Stored data entries
####

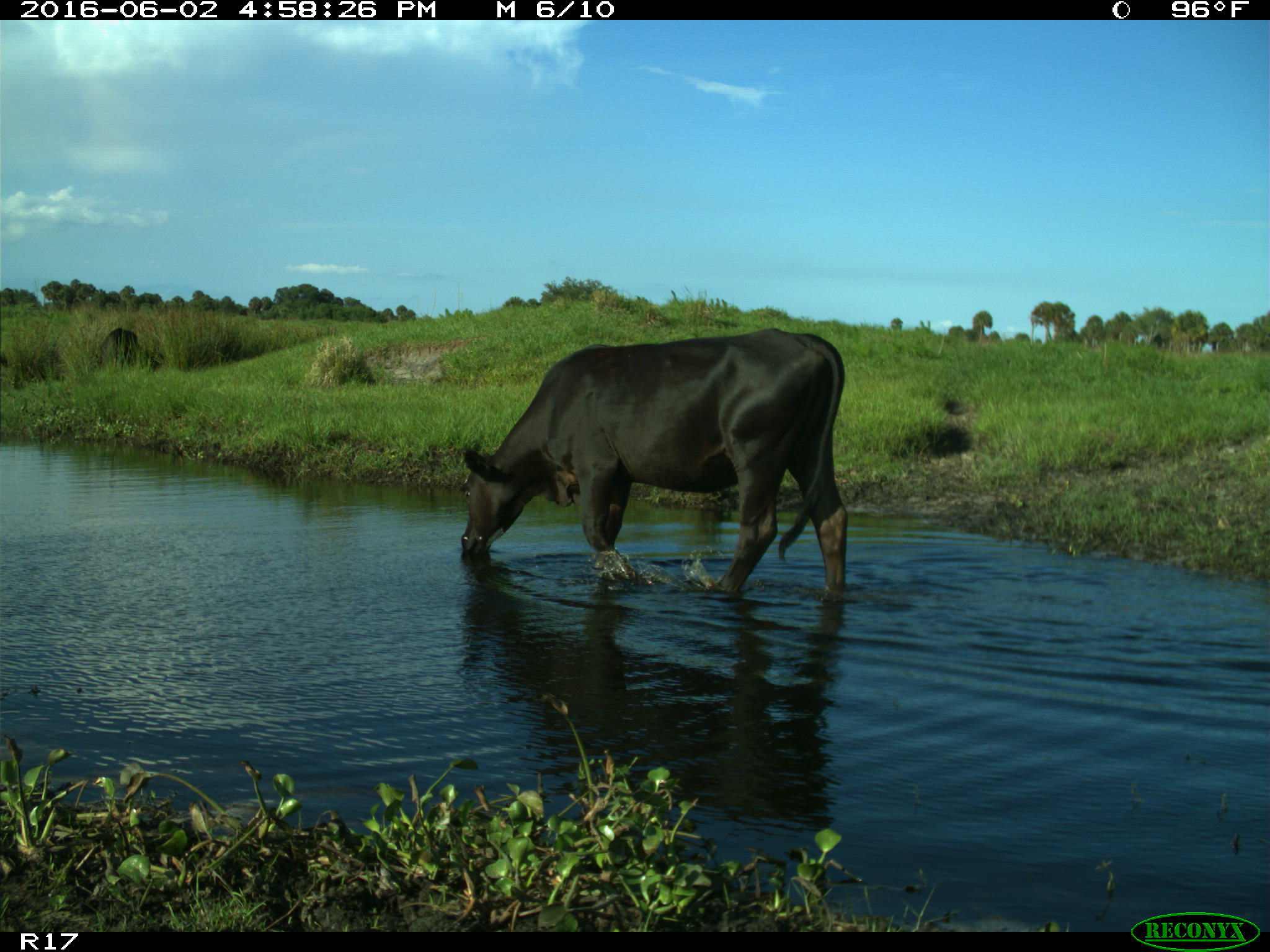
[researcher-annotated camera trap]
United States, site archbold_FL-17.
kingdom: Animalia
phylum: Chordata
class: Mammalia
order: Artiodactyla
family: Bovidae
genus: Bos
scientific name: Bos taurus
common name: domestic cow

####

* _EXERCISE AIM_: Transcribe all the entries precisely. Do not include any picture.

* _SOLUTION_:
[researcher-annotated camera trap]
United States, site archbold_FL-17.
kingdom: Animalia
phylum: Chordata
class: Mammalia
order: Artiodactyla
family: Bovidae
genus: Bos
scientific name: Bos taurus
common name: domestic cow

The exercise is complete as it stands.